### QUELLDATENSÄTZE

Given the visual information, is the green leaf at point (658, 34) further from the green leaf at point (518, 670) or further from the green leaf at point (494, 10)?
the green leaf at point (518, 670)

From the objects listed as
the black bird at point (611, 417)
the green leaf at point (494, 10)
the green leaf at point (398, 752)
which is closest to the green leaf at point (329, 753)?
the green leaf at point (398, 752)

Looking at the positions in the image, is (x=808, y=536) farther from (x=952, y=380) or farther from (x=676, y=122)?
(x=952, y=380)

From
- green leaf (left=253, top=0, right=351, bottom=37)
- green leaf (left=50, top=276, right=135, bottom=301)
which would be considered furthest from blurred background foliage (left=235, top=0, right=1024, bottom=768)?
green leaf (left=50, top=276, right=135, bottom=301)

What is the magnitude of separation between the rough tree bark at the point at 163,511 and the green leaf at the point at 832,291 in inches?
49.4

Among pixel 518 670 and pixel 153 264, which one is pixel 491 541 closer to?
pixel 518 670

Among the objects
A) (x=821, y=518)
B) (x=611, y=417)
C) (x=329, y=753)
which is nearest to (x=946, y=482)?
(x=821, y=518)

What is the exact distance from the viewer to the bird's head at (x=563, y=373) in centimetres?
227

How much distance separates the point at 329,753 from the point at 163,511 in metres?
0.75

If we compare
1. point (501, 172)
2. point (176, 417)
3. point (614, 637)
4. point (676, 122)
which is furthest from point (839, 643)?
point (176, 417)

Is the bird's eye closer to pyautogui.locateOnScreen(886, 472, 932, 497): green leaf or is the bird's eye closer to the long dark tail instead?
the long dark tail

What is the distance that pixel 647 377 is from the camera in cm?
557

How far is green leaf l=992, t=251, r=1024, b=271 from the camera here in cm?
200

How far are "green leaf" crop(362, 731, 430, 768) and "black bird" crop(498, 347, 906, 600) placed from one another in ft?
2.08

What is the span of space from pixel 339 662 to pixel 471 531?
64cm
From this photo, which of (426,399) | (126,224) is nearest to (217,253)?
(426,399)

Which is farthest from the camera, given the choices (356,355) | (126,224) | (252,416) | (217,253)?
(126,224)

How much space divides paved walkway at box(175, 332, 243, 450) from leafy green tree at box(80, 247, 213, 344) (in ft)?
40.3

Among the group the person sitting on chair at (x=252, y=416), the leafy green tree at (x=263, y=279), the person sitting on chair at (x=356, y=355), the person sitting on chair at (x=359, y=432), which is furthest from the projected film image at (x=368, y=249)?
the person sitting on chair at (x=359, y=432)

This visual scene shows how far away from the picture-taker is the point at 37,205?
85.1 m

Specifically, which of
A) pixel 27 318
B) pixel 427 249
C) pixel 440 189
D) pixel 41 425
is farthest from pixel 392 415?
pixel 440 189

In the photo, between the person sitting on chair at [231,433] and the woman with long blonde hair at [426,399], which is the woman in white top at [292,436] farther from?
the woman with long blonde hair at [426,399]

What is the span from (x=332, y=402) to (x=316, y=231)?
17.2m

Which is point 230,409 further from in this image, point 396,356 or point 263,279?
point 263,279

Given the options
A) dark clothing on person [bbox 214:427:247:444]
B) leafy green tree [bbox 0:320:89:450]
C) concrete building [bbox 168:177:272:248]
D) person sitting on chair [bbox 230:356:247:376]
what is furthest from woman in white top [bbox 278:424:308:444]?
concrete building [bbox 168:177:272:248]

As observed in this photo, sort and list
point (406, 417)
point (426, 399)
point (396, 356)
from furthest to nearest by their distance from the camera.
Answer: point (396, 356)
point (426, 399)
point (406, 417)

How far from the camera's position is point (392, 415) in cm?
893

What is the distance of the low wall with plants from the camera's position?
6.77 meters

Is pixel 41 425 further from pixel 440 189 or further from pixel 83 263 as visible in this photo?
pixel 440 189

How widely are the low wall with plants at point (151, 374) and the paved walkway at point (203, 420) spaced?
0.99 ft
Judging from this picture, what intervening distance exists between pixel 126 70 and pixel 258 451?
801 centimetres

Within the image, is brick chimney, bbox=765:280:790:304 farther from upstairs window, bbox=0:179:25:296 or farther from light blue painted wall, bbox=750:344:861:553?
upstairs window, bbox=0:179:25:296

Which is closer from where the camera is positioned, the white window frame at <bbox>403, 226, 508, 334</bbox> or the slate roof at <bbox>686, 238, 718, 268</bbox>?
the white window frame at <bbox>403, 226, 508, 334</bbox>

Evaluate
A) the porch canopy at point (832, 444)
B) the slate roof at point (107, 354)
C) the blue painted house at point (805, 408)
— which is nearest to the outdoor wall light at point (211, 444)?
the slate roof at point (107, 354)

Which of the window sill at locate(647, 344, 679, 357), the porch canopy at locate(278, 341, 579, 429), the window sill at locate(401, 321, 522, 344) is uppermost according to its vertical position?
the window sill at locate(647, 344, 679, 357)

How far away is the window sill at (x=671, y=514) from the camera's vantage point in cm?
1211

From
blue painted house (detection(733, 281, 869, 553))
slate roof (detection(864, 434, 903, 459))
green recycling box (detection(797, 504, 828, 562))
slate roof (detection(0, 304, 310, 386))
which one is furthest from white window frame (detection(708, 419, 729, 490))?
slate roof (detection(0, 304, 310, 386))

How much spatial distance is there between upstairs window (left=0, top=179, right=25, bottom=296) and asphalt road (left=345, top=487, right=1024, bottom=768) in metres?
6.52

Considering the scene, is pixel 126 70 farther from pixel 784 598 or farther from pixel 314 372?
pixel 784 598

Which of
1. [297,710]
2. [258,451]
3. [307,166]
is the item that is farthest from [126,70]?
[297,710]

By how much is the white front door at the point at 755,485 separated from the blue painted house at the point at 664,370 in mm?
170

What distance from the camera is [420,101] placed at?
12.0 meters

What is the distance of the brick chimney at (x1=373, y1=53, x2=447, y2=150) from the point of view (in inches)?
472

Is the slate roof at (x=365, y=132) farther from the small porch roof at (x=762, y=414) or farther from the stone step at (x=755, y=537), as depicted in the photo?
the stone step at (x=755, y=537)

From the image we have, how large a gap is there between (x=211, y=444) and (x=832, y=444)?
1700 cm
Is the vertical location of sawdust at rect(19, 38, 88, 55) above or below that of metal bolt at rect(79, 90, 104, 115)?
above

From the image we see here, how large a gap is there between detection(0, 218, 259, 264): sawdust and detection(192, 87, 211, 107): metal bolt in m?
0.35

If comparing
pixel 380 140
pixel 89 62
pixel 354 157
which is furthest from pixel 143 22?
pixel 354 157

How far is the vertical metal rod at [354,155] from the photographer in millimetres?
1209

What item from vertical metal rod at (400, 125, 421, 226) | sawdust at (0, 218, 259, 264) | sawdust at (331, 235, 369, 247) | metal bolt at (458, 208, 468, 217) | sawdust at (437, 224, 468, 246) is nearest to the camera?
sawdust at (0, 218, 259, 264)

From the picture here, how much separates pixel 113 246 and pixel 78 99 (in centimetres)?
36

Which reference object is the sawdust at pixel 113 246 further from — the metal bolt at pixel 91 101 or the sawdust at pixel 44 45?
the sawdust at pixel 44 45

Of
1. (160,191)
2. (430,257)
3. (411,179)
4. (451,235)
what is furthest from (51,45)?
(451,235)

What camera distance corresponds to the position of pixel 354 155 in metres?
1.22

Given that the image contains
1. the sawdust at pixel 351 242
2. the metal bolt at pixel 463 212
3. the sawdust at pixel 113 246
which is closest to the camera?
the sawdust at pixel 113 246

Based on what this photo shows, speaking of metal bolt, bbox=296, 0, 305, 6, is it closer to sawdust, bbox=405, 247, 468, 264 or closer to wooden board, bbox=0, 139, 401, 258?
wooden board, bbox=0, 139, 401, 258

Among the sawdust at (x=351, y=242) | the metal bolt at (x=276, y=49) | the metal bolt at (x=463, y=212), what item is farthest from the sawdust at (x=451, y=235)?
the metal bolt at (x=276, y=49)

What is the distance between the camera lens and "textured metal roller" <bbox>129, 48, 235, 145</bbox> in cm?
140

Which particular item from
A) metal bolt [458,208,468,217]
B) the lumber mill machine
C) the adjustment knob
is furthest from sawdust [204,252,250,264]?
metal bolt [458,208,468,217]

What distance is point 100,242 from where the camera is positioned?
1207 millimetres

######

AUFGABE> Schreibe den Abschnitt von der Zeile mit „Which particular item from“ bis zum Ende der Datensätze neu und ersetze dabei „the adjustment knob“ durch „the tension knob“. Alles Übrige bleibt unverändert.

LÖSUNG>
Which particular item from
A) metal bolt [458,208,468,217]
B) the lumber mill machine
C) the tension knob
is furthest from sawdust [204,252,250,264]?
metal bolt [458,208,468,217]

What distance is point 100,242 from where the camera is positioned?
1207 millimetres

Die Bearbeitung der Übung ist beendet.